Why it can’t be doneThis is a gift. When people are telling you why something can’t be achieved, they’re sharing part of their worldview. It may be a widely held belief, or it may be a personal protection mechanism. But it’s how they (singular or plural) have rationalized inaction.
Now, what they’re saying likely has merit. Obstacles are all around us. Anyone who tries to move the ball forward on a regular basis sees that. But the obstacle is also likely not fully recognized in the story of rationalization. It’s simply been agreed, implicitly if not explicitly, that this is the point where progress stops.
And everybody waits.
For someone else to move that obstacle.
The trouble with that, of course, is that if everyone is waiting for “someone else” then there is no one else.

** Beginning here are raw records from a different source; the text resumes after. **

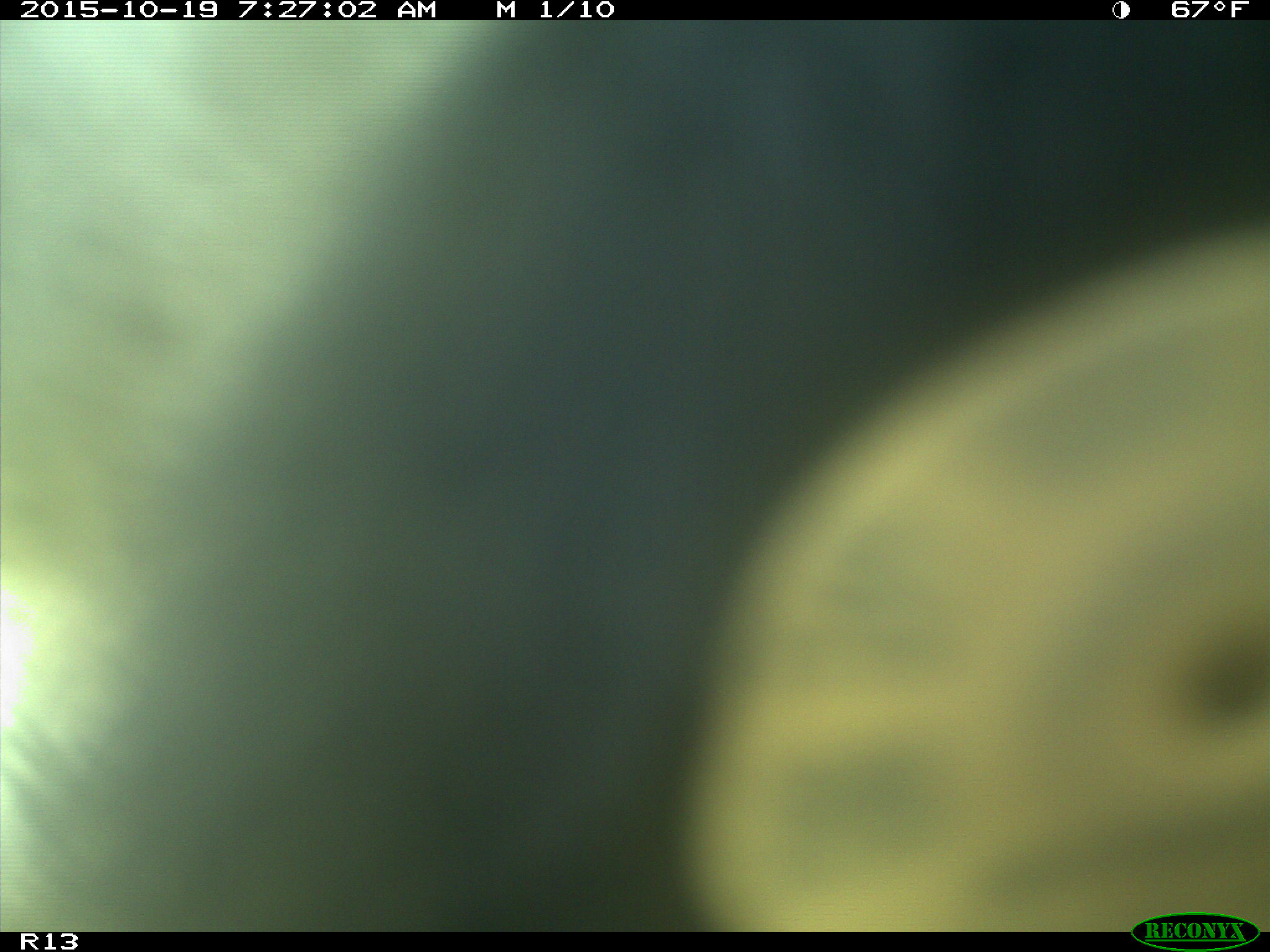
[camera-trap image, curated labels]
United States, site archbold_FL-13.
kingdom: Animalia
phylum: Chordata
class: Mammalia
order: Artiodactyla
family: Bovidae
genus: Bos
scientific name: Bos taurus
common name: domestic cow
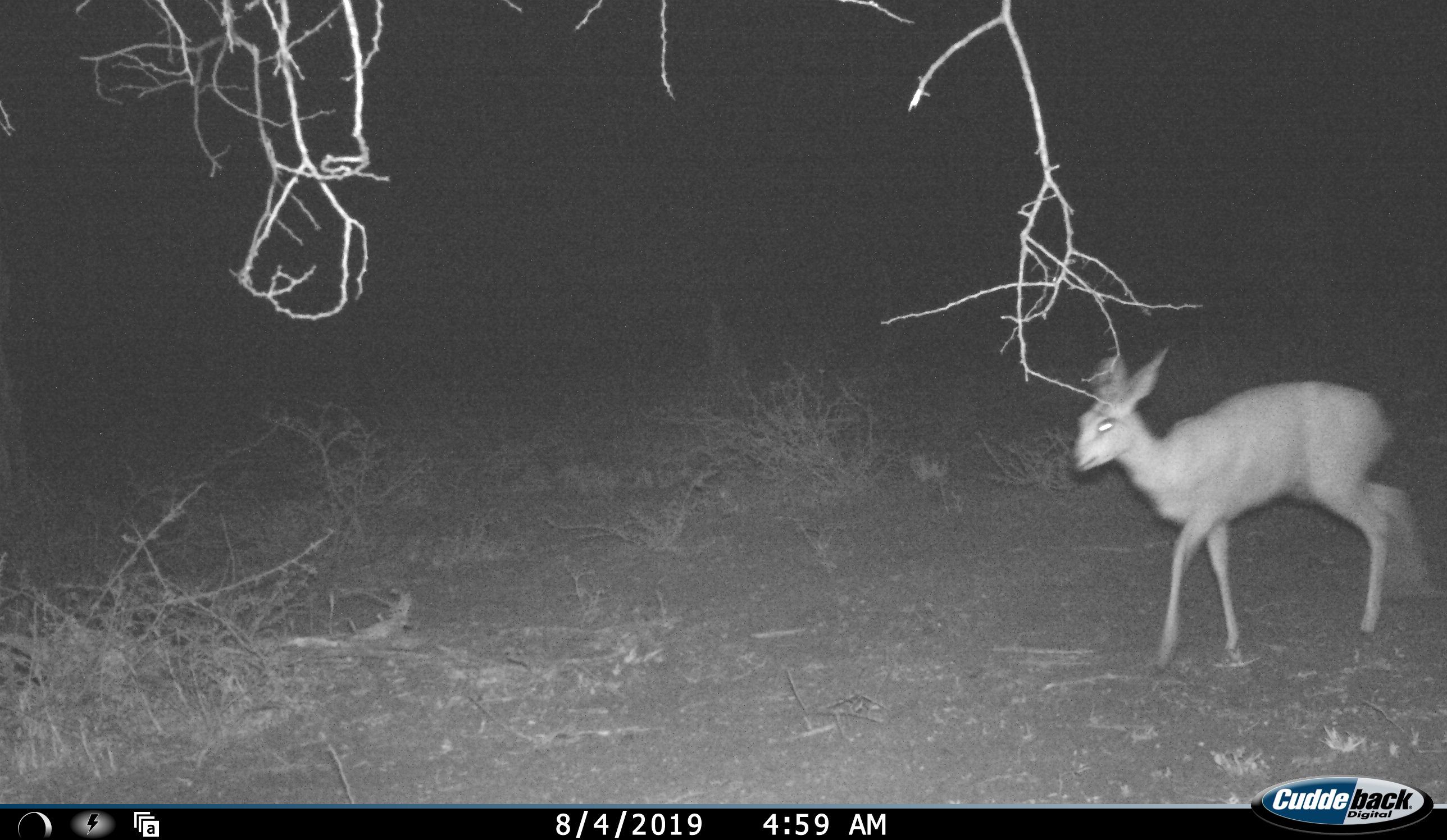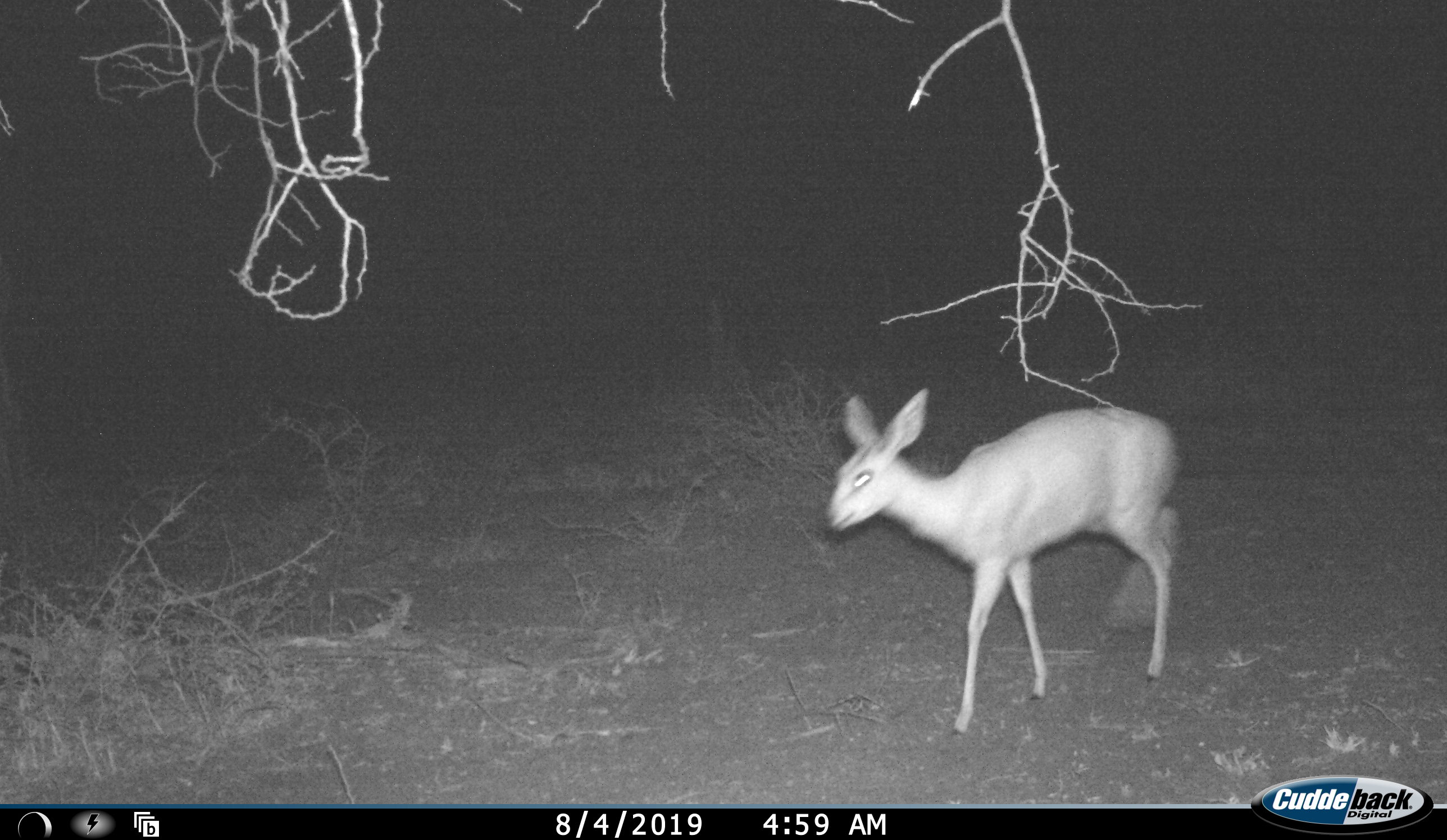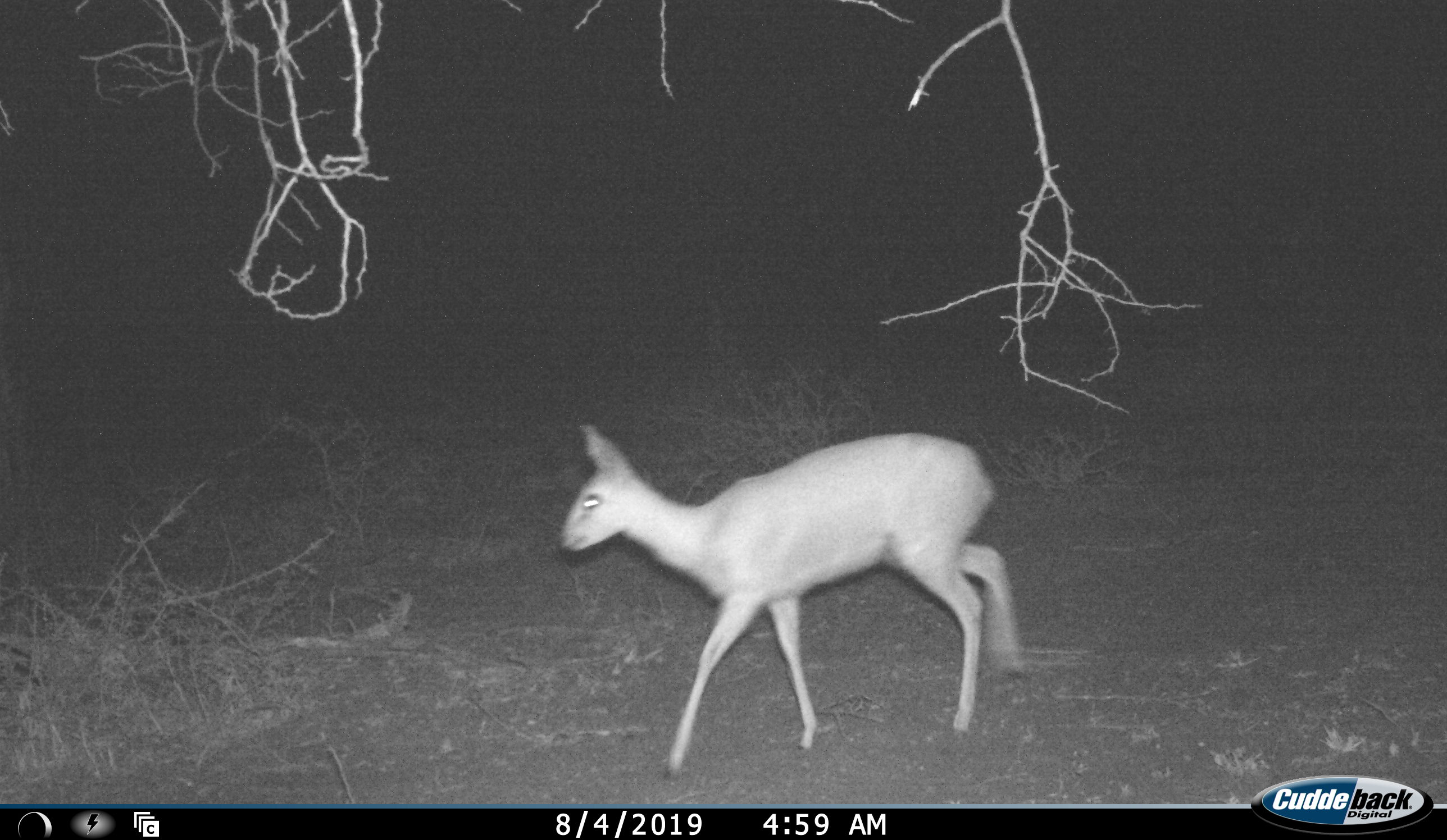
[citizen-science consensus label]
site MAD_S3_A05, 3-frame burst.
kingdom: Animalia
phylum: Chordata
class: Mammalia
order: Artiodactyla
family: Bovidae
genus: Raphicerus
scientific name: Raphicerus campestris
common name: steenbok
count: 1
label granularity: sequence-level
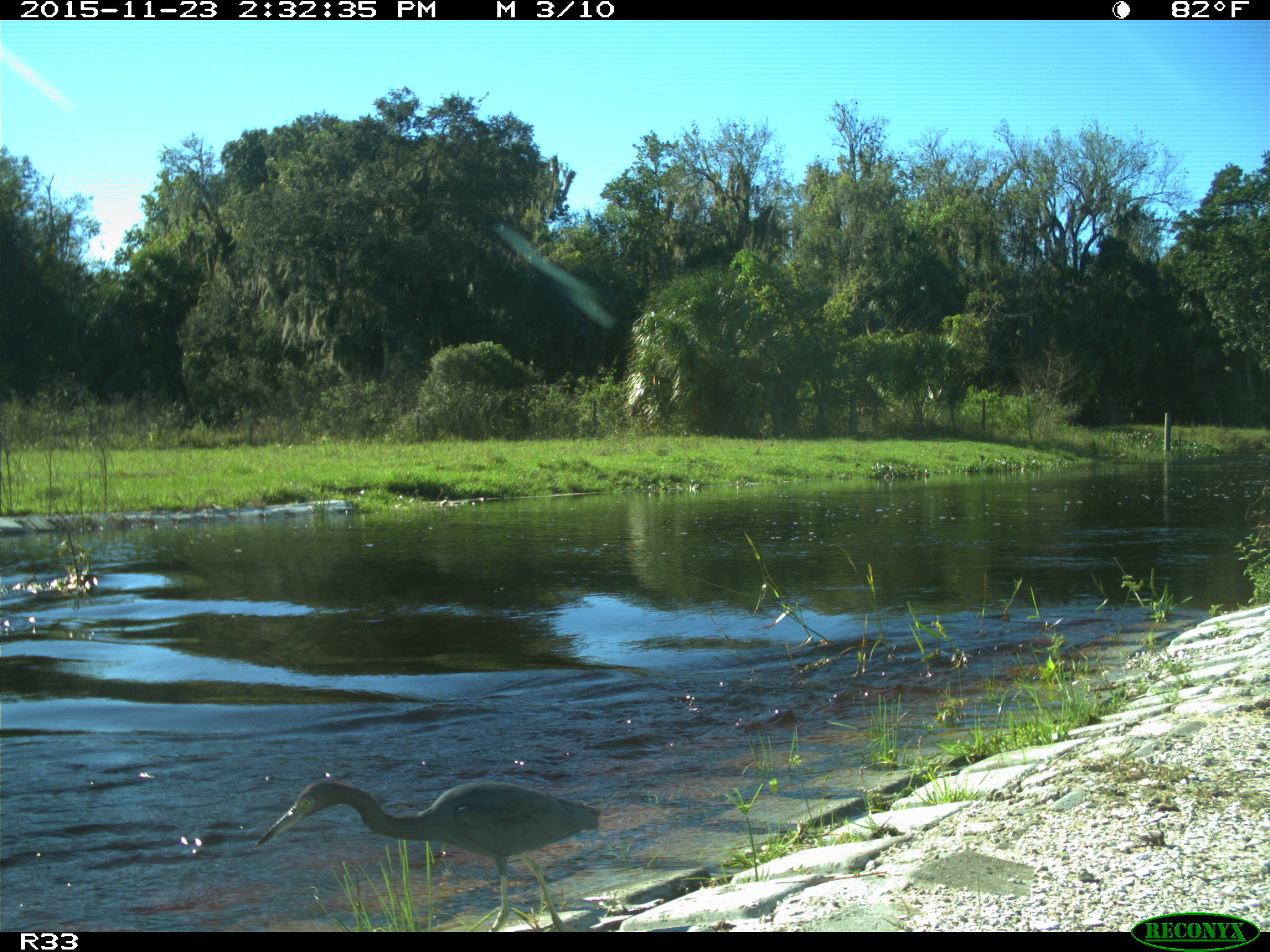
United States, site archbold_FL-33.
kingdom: Animalia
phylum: Chordata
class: Aves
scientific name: Aves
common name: birds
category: unidentified bird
Unidentified bird (birds) (Aves).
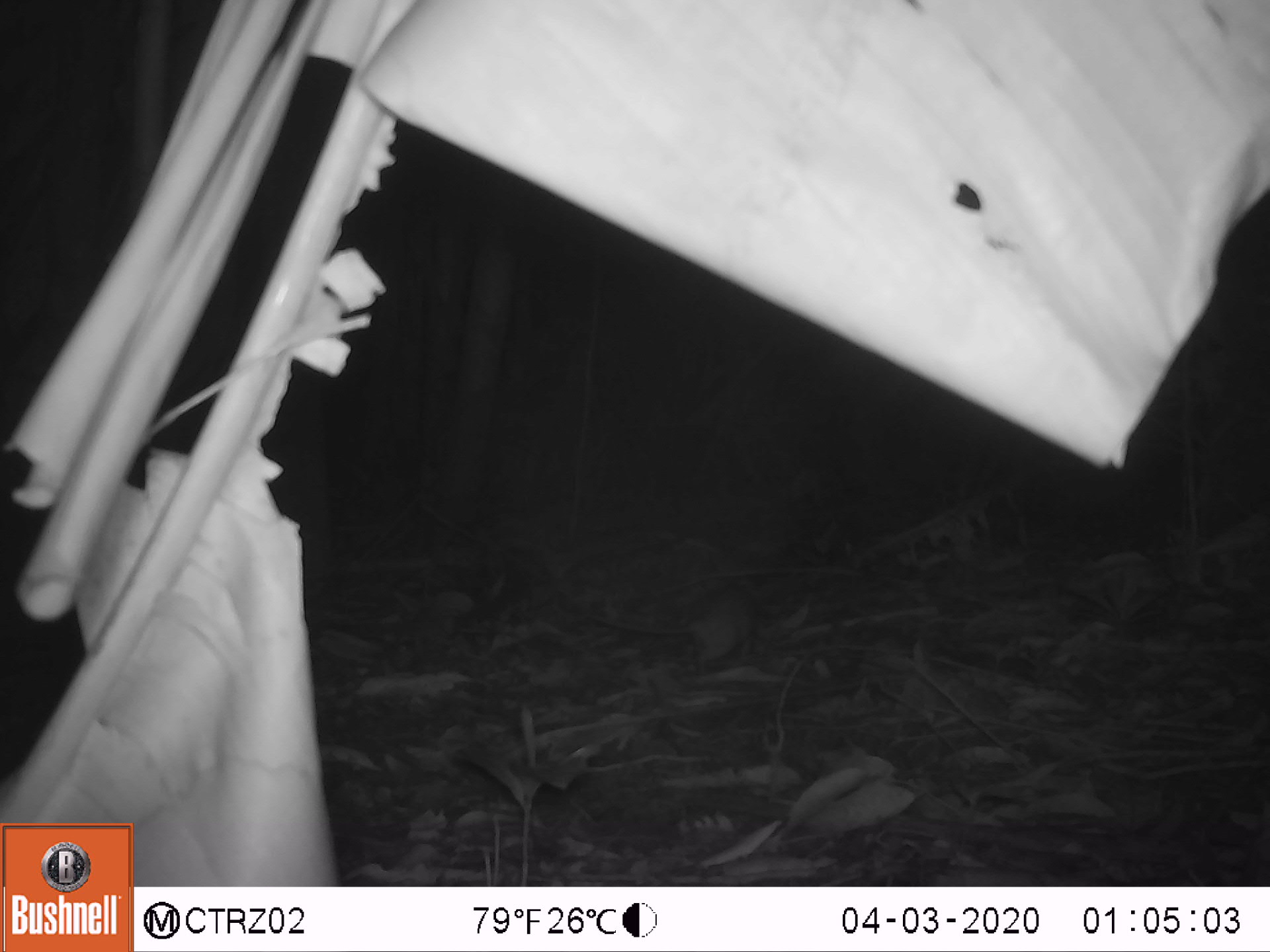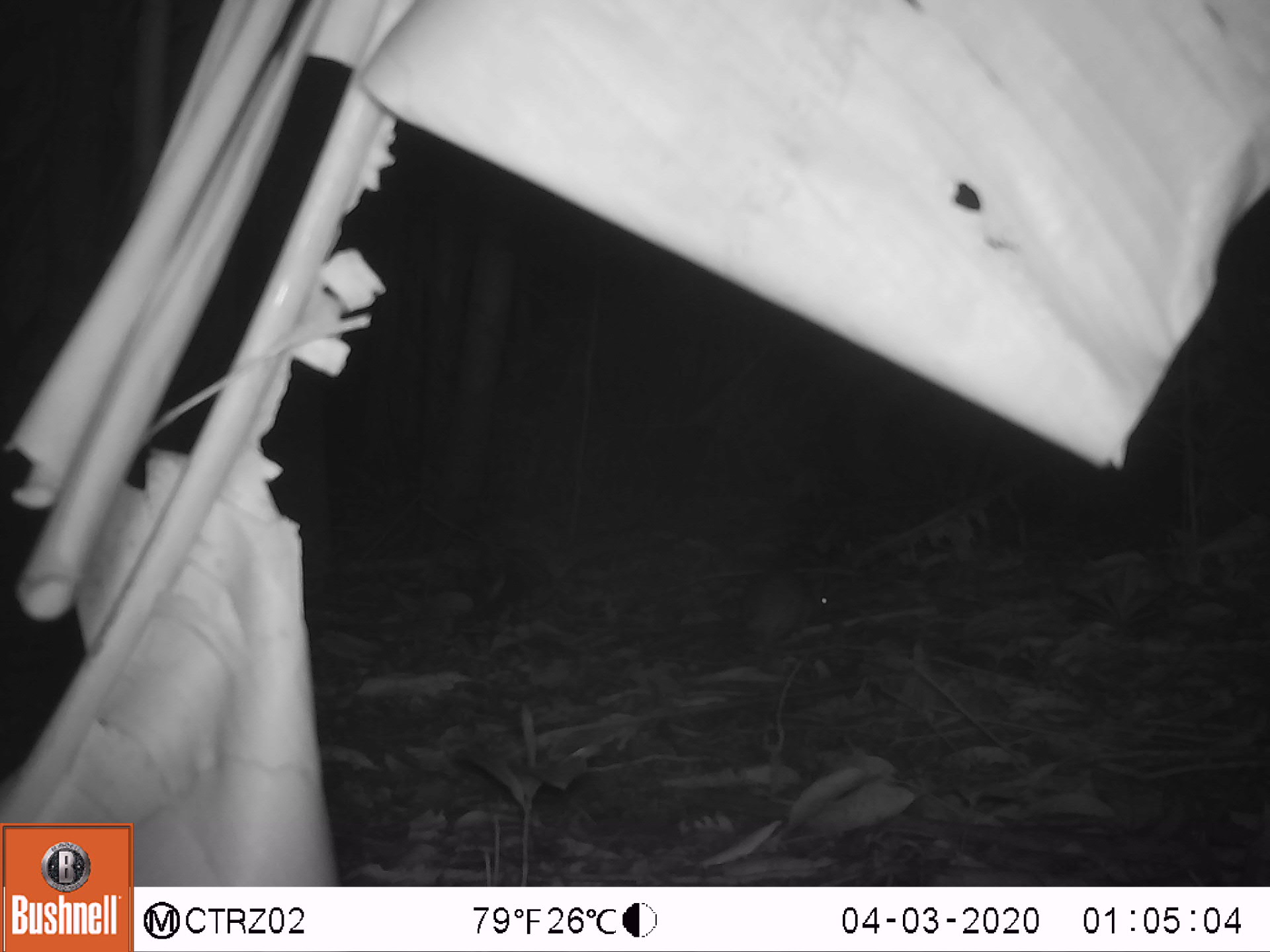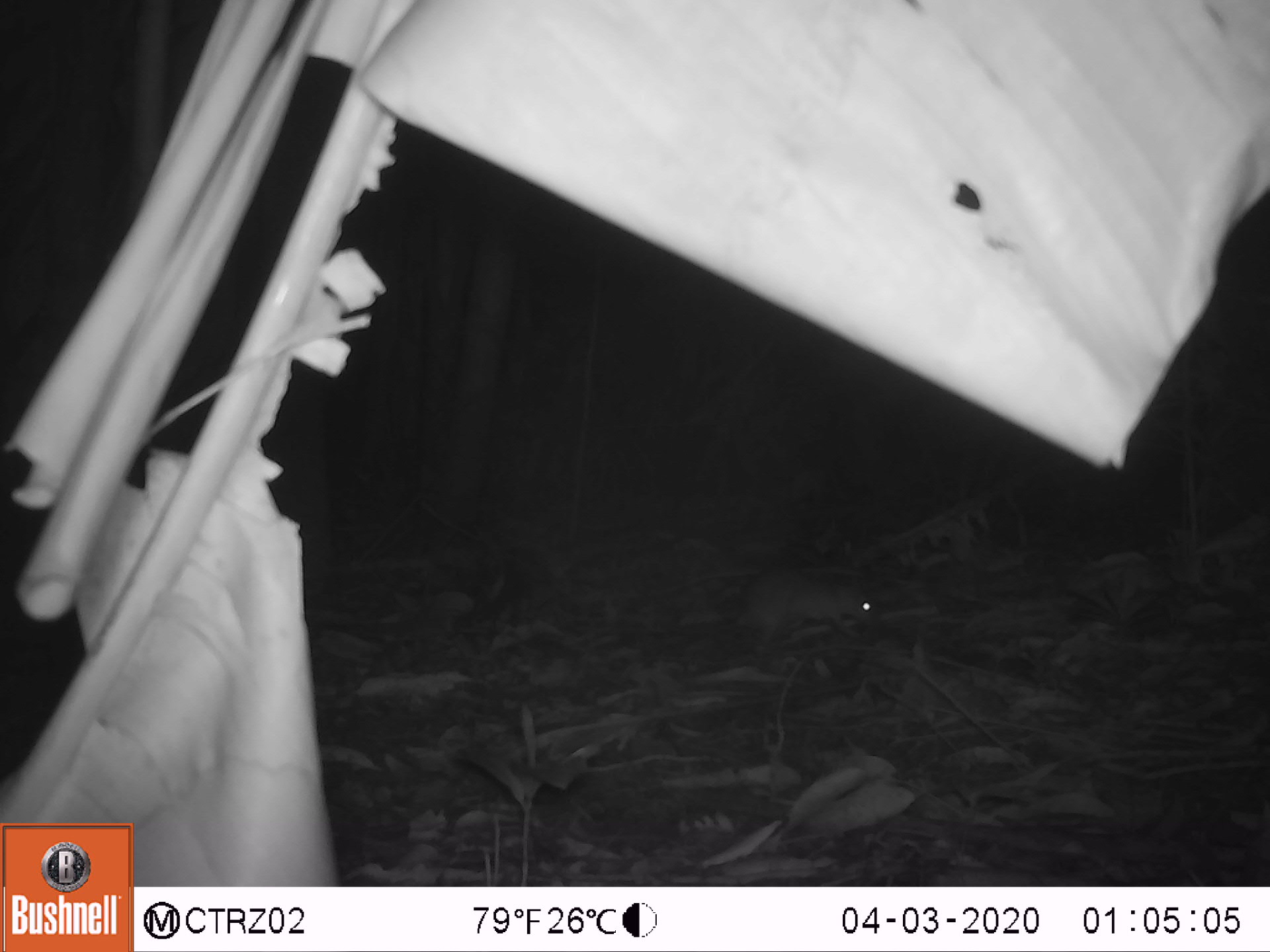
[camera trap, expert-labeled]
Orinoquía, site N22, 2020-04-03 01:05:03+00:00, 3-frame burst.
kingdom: Animalia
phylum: Chordata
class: Mammalia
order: Rodentia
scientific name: Rodentia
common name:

It’s better to take the gift of why it can’t be done and unwrap it. Look at the obstacle that everyone agrees on but that nobody has examined for a good long while. See what it is, why it’s there, and how it can be changed. And it’s likely not the obstacle that needs to be changed, but the perception of it. Looking at it anew, re-examining it in the current context (because it’s been there so long), and talking about it will likely lessen it’s power over everyone.
Dispel the mystique. Figure out how to work around, ignore, redefine, or do something about the obstacle now that it doesn’t seem quite so onerous. After all, the obstacle wasn’t really such an obstacle to begin with. It was an excuse.